A recente autorização no Vaticano para abertura do processo de beatificação de Dom Helder Câmara dividiu os meios católicos brasileiros. O polêmico religioso, que marcou mais de meio século da vida política do Brasil, foi usado durante todo o período militar pelas esquerdas brasileiras e internacionais para denunciar o regime na mídia mundial. Paris era onde, em viagens muito frequentes, D. Helder irradiava sua pregação, nem sempre com base em dados reais, contra os governos brasileiros. Andava esquecido e agora foi “ressuscitado” pelo papa, que já recebeu mais de uma vez Lula da Silva, sendo que a última depois do ex e futuro presidente sair da cadeia. Claro que o papa não acredita nos processos que condenaram Lula, como, aliás, não acredita nas mesmas suspeitas que cercam a vice-presidente argentina, Cristina Kirchner.

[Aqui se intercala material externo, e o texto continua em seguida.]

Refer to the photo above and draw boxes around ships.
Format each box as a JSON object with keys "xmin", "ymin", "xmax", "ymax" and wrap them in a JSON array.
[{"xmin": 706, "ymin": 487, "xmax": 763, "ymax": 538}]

Homem de cultura e com grande facilidade de comunicação, muito jovem, aos 27 anos, recém-ordenado, Helder já era secretário de Educação no Ceará, seu estado natal. Logo a seguir, ingressou no movimento integralista criado pelo líder católico Plínio Salgado, que se opunha a presença e a influência comunista no Brasil dos anos 1930. O lema “Deus, Pátria e Família”, que se tornou comum nos movimentos conservadores e católicos no ocidente, foi cunhado pela primeira vez no século XX por Salgado.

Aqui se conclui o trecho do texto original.